# I am about to get started on the Bandmill



## TNMIKE (Mar 29, 2008)

I got tired of endless trips to the junkyard hunting for steel. it was a hit or miss thing getting a piece here and there. So. this week I ordered all the steel for my Bandmill yesterday for $480 delivered. The track is going to be 
3X5 angle with 3 inch C channel for the cross pieces. It should be here by truck tuesday and I should have the track welded up by wednesday evening. Yipee!!!! 

I decided on twenty feet of track in two ten foot section. I wanted to be able to move it on a ten foot trailer when I needed to. I will certainly post pictures if anyone is interested. ??

I lucked up on an engine this week. I found a nearly new 10 hp I/C Briggs for 150 bucks at a local trade lot. The only material I lack now are blades. Does anyone have a recommendation on them? 

Thanks


----------



## dustytools (Mar 29, 2008)

Cant wait for the pics.


----------



## farmerjack68 (Mar 29, 2008)

→ DATA SECTION:
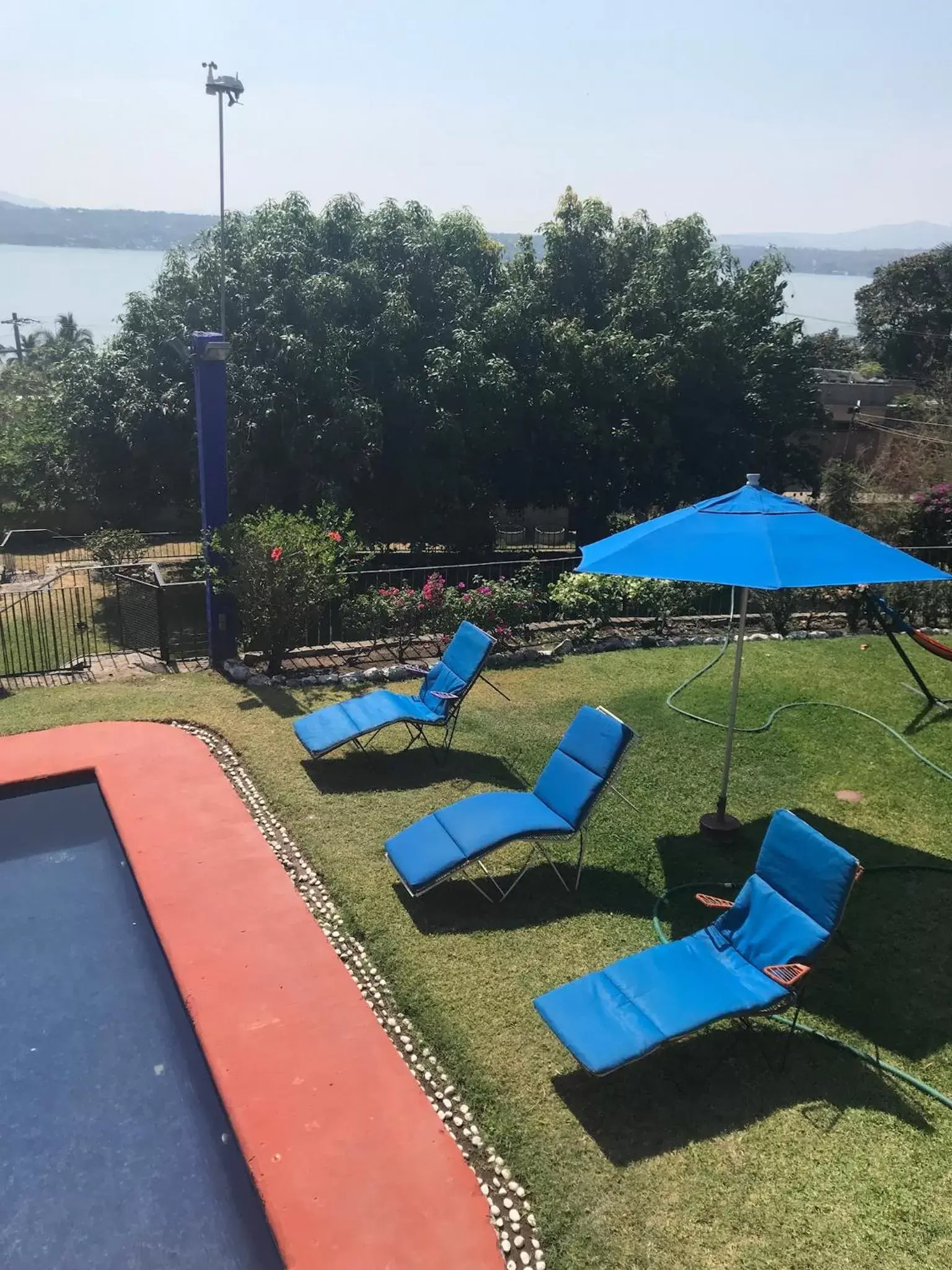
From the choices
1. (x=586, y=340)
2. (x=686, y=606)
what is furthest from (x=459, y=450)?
(x=686, y=606)

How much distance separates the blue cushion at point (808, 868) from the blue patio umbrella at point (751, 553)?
5.05ft

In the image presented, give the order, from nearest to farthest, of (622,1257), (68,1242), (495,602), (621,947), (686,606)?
(622,1257) → (68,1242) → (621,947) → (495,602) → (686,606)

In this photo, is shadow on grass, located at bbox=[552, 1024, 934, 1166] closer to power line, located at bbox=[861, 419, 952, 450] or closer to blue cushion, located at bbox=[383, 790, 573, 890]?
blue cushion, located at bbox=[383, 790, 573, 890]

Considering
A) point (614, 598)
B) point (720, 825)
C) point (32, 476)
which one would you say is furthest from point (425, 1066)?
point (32, 476)

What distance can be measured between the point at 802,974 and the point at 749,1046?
542 millimetres

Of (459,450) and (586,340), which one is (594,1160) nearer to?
(459,450)

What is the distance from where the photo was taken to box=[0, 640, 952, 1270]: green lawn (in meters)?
3.56

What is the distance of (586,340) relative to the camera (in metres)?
19.8

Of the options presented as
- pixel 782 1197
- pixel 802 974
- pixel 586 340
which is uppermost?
pixel 586 340

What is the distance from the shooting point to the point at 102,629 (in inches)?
621

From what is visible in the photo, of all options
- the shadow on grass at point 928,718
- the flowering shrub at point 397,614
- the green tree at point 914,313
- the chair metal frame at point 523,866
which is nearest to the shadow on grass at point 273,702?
the flowering shrub at point 397,614

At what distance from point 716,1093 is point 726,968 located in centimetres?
60

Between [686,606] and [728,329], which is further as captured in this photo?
[728,329]

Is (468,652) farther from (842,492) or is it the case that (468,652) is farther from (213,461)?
(842,492)
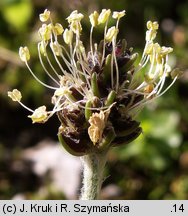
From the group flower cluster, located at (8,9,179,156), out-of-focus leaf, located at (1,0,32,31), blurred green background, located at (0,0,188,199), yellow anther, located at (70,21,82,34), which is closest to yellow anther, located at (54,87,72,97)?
flower cluster, located at (8,9,179,156)

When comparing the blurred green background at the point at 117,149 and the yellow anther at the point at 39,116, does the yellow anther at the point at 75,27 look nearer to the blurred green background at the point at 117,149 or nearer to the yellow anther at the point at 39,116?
the yellow anther at the point at 39,116

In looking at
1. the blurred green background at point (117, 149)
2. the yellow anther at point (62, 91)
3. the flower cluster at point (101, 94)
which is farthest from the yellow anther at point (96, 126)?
the blurred green background at point (117, 149)

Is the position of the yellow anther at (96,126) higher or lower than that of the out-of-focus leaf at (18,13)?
lower

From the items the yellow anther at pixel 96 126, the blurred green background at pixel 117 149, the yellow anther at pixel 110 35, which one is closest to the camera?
the yellow anther at pixel 96 126

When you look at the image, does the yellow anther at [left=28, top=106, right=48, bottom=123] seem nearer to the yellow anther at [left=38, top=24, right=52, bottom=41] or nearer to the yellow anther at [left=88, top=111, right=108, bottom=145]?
the yellow anther at [left=88, top=111, right=108, bottom=145]

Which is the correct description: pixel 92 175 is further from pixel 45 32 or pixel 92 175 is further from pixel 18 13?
pixel 18 13

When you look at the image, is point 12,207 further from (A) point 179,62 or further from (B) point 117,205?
(A) point 179,62

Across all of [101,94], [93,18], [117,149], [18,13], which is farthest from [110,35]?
[18,13]
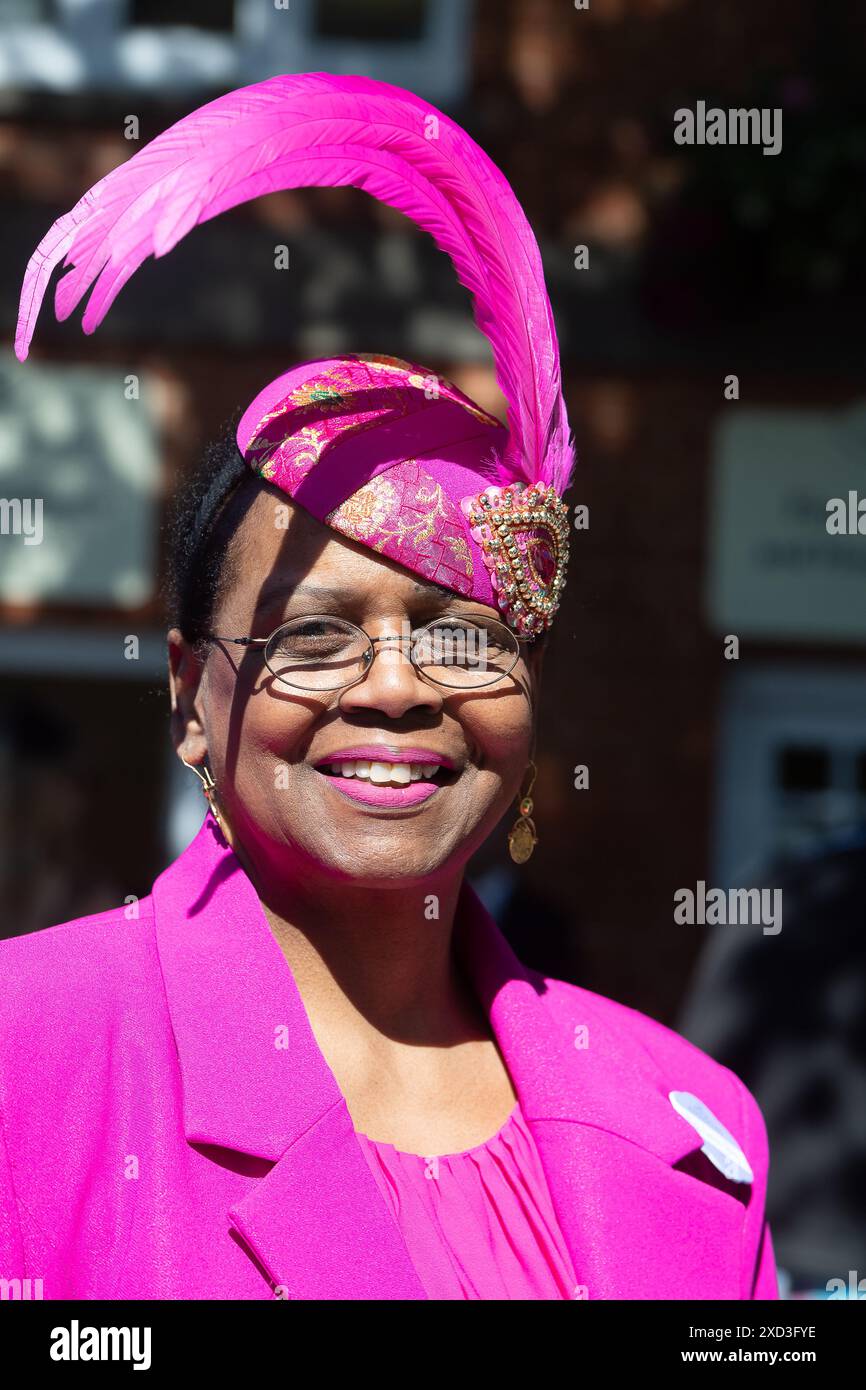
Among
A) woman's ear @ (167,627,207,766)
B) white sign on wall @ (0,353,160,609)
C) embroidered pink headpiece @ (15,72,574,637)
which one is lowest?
woman's ear @ (167,627,207,766)

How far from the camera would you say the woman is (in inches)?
69.1

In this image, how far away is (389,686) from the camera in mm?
1904

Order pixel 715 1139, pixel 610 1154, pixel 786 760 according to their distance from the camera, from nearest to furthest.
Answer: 1. pixel 610 1154
2. pixel 715 1139
3. pixel 786 760

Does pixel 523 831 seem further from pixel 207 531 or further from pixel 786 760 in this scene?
pixel 786 760

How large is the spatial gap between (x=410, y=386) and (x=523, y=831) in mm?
681

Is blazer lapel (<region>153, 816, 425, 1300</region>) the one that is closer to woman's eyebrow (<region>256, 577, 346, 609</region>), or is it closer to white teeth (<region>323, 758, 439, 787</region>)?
white teeth (<region>323, 758, 439, 787</region>)

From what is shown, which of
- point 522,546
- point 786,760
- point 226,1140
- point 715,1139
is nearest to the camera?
point 226,1140

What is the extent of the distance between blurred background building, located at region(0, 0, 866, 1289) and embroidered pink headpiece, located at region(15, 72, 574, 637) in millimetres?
4406

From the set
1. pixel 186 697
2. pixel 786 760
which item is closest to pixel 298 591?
pixel 186 697

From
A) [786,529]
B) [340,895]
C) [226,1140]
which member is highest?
[786,529]

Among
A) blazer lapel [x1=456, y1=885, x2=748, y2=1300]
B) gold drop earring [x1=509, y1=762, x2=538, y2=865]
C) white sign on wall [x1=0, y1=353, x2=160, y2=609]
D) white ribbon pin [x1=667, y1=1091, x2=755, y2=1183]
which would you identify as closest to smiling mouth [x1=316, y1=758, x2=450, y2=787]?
gold drop earring [x1=509, y1=762, x2=538, y2=865]

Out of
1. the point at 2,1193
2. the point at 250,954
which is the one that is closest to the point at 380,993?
the point at 250,954

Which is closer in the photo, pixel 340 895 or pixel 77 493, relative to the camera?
pixel 340 895
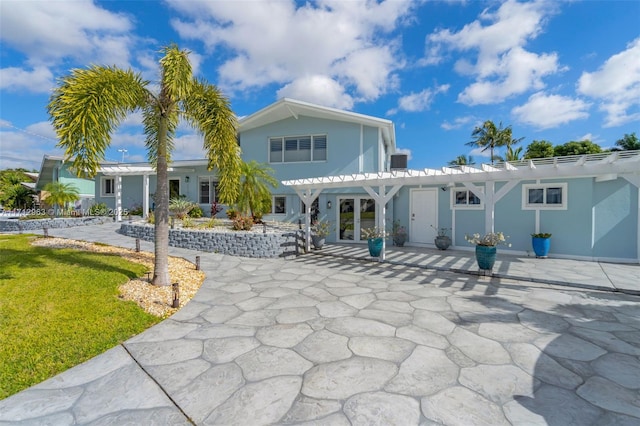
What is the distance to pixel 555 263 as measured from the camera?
9148 mm

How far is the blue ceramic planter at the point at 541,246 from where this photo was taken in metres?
9.99

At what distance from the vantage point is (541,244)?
1002cm

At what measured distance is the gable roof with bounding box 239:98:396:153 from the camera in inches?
512

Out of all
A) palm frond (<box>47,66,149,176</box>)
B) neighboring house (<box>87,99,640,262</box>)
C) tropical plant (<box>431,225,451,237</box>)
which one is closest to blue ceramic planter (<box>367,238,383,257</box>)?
neighboring house (<box>87,99,640,262</box>)

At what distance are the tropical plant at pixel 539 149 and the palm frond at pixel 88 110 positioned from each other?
3489cm

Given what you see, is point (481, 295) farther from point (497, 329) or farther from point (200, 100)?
point (200, 100)

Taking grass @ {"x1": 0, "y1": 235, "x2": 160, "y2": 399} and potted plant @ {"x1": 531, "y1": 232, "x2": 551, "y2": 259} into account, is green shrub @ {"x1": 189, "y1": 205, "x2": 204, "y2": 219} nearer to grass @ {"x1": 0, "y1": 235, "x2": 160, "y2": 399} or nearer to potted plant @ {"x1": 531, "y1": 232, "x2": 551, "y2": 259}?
grass @ {"x1": 0, "y1": 235, "x2": 160, "y2": 399}

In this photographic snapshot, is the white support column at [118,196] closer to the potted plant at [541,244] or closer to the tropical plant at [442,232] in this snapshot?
the tropical plant at [442,232]

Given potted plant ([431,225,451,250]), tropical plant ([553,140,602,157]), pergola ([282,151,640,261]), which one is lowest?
potted plant ([431,225,451,250])

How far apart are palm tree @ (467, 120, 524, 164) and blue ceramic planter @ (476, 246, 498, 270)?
98.1 ft

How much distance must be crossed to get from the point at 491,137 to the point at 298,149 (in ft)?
93.0

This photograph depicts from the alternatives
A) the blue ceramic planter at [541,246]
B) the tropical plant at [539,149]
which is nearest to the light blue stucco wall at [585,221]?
the blue ceramic planter at [541,246]

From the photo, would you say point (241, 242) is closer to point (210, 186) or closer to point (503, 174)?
point (503, 174)

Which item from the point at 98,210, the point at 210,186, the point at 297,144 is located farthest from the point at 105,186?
the point at 297,144
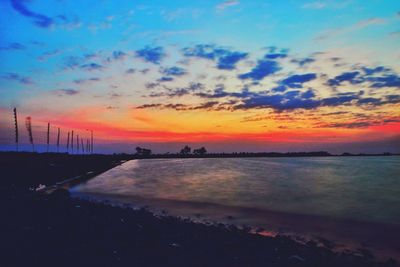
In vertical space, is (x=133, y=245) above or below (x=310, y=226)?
above

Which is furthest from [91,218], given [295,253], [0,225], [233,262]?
[295,253]

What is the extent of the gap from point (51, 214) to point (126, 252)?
21.8 feet

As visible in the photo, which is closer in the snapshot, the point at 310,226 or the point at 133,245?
the point at 133,245

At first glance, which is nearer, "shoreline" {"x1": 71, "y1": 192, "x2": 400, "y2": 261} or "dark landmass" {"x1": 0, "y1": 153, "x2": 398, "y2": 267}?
"dark landmass" {"x1": 0, "y1": 153, "x2": 398, "y2": 267}

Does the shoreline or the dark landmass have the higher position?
the dark landmass

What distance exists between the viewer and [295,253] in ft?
37.0

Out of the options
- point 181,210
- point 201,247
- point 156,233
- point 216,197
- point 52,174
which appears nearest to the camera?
point 201,247

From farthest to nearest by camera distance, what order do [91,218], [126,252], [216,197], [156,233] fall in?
[216,197]
[91,218]
[156,233]
[126,252]

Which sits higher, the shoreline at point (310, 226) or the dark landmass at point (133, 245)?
the dark landmass at point (133, 245)

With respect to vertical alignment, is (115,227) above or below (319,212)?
above

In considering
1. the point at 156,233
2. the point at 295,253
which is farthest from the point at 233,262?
the point at 156,233

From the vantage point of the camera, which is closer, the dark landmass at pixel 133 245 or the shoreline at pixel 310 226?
the dark landmass at pixel 133 245

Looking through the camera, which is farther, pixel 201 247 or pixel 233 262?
pixel 201 247

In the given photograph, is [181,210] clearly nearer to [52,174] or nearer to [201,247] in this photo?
[201,247]
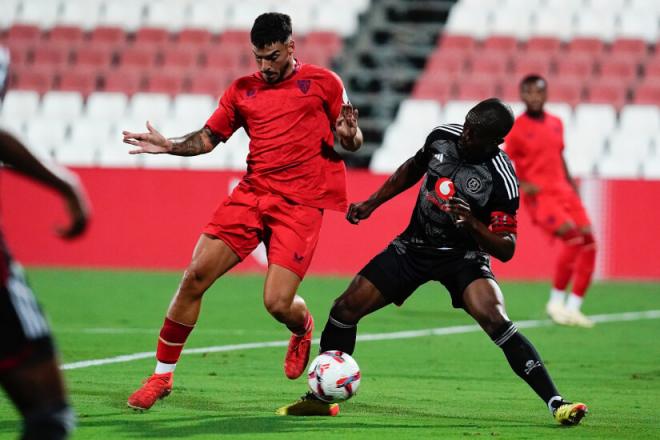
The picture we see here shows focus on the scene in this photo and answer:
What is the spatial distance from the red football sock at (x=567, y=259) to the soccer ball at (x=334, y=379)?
20.7 feet

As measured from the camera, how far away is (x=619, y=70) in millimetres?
21531

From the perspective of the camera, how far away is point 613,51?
862 inches

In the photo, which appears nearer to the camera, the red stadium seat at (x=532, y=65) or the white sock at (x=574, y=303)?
the white sock at (x=574, y=303)

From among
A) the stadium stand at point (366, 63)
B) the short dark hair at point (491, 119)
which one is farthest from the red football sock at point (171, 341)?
the stadium stand at point (366, 63)

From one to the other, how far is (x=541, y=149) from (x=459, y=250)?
593 cm

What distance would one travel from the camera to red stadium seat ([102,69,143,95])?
21.5 metres

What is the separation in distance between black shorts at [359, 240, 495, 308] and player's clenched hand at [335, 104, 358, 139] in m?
0.76

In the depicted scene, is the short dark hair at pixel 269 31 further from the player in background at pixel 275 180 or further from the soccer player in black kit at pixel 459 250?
the soccer player in black kit at pixel 459 250

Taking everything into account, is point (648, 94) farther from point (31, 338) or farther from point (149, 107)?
point (31, 338)

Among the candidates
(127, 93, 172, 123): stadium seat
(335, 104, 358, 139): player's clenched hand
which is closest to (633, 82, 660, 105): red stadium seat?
(127, 93, 172, 123): stadium seat

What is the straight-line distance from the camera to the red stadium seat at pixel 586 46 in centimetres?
2181

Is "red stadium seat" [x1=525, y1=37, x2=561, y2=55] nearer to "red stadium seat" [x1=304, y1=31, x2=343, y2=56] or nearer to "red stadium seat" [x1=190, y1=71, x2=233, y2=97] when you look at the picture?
"red stadium seat" [x1=304, y1=31, x2=343, y2=56]

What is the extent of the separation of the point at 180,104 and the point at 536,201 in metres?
9.52

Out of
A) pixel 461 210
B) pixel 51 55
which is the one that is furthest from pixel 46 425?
pixel 51 55
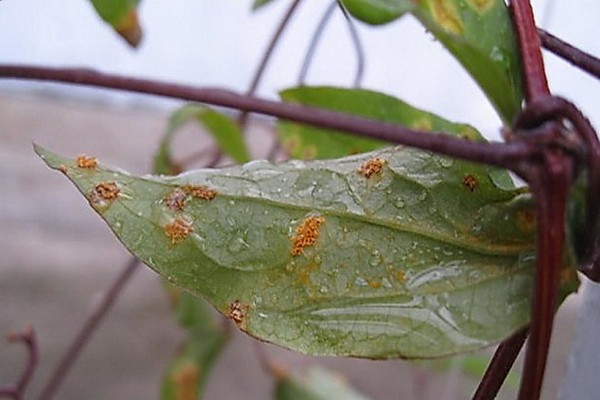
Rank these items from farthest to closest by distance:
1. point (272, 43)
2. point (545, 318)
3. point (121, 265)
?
point (121, 265) → point (272, 43) → point (545, 318)

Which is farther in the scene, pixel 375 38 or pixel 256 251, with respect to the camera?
pixel 375 38

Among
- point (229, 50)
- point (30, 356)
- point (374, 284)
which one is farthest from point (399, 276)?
point (229, 50)

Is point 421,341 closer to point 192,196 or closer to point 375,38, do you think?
point 192,196

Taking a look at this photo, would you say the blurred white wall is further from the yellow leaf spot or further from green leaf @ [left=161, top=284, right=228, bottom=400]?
the yellow leaf spot

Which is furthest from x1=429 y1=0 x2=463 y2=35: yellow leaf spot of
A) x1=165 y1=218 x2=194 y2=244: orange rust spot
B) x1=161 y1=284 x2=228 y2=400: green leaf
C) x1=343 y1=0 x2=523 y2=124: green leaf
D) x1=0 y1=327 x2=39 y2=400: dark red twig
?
x1=161 y1=284 x2=228 y2=400: green leaf

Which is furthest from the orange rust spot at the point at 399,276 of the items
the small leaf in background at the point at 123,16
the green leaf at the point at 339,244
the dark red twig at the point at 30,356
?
the dark red twig at the point at 30,356

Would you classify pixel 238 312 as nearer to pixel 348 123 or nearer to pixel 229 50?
pixel 348 123

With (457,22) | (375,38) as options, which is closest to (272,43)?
(457,22)
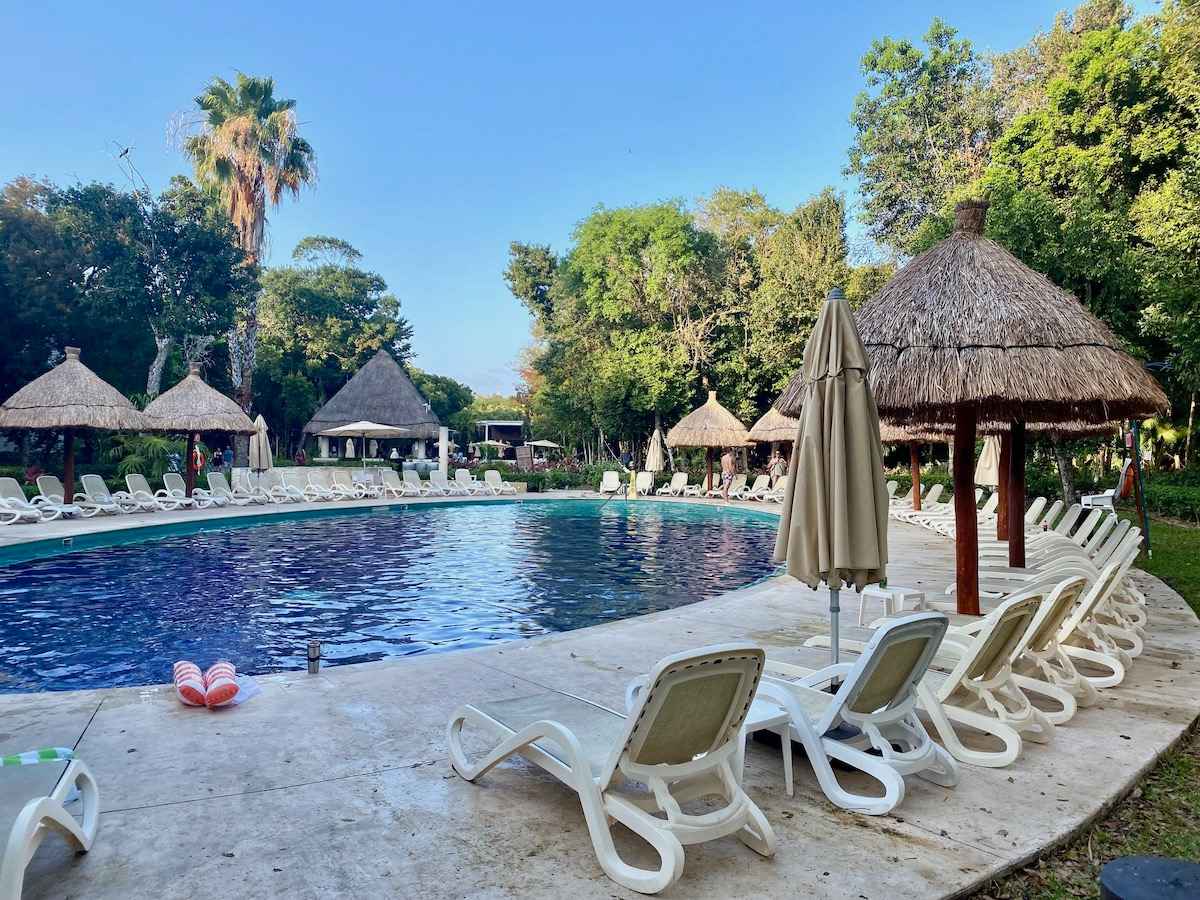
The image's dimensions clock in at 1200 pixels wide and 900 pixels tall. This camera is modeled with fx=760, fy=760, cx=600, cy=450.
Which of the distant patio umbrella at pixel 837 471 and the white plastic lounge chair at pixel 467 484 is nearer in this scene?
the distant patio umbrella at pixel 837 471

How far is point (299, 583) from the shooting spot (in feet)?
29.8

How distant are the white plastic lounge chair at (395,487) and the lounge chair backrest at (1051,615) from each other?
1925 centimetres

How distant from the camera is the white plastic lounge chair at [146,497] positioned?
15617mm

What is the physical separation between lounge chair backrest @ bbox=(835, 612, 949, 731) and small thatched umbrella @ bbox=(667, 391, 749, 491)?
1905cm

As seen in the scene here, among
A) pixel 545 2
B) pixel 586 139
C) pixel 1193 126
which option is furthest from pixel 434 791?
pixel 586 139

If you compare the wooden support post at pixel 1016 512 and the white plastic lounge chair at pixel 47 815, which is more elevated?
the wooden support post at pixel 1016 512

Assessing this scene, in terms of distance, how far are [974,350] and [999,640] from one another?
311cm

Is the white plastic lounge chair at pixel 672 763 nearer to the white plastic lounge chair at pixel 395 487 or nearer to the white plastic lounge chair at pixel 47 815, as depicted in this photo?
the white plastic lounge chair at pixel 47 815

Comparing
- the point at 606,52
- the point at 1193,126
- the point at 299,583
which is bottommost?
the point at 299,583

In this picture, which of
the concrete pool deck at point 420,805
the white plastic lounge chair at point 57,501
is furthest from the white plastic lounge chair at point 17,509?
the concrete pool deck at point 420,805

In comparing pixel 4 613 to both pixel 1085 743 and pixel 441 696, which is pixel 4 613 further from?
pixel 1085 743

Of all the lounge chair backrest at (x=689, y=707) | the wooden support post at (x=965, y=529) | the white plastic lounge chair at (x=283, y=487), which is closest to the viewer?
the lounge chair backrest at (x=689, y=707)

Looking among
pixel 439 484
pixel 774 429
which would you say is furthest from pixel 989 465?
pixel 439 484

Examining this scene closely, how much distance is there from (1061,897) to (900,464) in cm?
2393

→ TASK REQUIREMENTS: Reproduce the part of the bandmill thread starting with "I lucked up" and going on through "recommendation on them?".

→ RESULT OF THIS TASK:
I lucked up on an engine this week. I found a nearly new 10 hp I/C Briggs for 150 bucks at a local trade lot. The only material I lack now are blades. Does anyone have a recommendation on them?